(Collected data)
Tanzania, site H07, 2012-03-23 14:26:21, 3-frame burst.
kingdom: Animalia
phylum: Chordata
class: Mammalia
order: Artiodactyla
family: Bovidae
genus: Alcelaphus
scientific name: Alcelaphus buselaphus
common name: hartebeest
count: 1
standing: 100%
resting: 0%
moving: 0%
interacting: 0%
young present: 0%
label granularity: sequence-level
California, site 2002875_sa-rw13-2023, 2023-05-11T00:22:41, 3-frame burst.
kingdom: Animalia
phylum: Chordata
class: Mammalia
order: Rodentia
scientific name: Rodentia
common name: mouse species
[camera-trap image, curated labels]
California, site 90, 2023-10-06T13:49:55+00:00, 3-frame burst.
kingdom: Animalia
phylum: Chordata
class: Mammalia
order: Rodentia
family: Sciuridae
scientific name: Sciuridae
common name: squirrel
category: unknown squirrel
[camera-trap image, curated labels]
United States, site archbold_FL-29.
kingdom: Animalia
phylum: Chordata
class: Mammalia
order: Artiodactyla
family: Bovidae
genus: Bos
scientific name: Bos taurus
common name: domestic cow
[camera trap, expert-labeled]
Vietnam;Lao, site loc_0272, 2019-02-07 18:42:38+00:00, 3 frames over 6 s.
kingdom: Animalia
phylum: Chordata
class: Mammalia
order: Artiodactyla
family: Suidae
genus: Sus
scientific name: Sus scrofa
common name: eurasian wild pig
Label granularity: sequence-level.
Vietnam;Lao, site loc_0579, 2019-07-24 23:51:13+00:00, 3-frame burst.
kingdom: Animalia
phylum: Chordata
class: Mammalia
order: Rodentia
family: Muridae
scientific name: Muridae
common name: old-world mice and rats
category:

**PROBLEM TO SOLVE:**
What is needed is an exact copy of all the records above.

**WRITTEN ANSWER:**
Tanzania, site H07, 2012-03-23 14:26:21, 3-frame burst.
kingdom: Animalia
phylum: Chordata
class: Mammalia
order: Artiodactyla
family: Bovidae
genus: Alcelaphus
scientific name: Alcelaphus buselaphus
common name: hartebeest
count: 1
standing: 100%
resting: 0%
moving: 0%
interacting: 0%
young present: 0%
label granularity: sequence-level
California, site 2002875_sa-rw13-2023, 2023-05-11T00:22:41, 3-frame burst.
kingdom: Animalia
phylum: Chordata
class: Mammalia
order: Rodentia
scientific name: Rodentia
common name: mouse species
[camera-trap image, curated labels]
California, site 90, 2023-10-06T13:49:55+00:00, 3-frame burst.
kingdom: Animalia
phylum: Chordata
class: Mammalia
order: Rodentia
family: Sciuridae
scientific name: Sciuridae
common name: squirrel
category: unknown squirrel
[camera-trap image, curated labels]
United States, site archbold_FL-29.
kingdom: Animalia
phylum: Chordata
class: Mammalia
order: Artiodactyla
family: Bovidae
genus: Bos
scientific name: Bos taurus
common name: domestic cow
[camera trap, expert-labeled]
Vietnam;Lao, site loc_0272, 2019-02-07 18:42:38+00:00, 3 frames over 6 s.
kingdom: Animalia
phylum: Chordata
class: Mammalia
order: Artiodactyla
family: Suidae
genus: Sus
scientific name: Sus scrofa
common name: eurasian wild pig
Label granularity: sequence-level.
Vietnam;Lao, site loc_0579, 2019-07-24 23:51:13+00:00, 3-frame burst.
kingdom: Animalia
phylum: Chordata
class: Mammalia
order: Rodentia
family: Muridae
scientific name: Muridae
common name: old-world mice and rats
category:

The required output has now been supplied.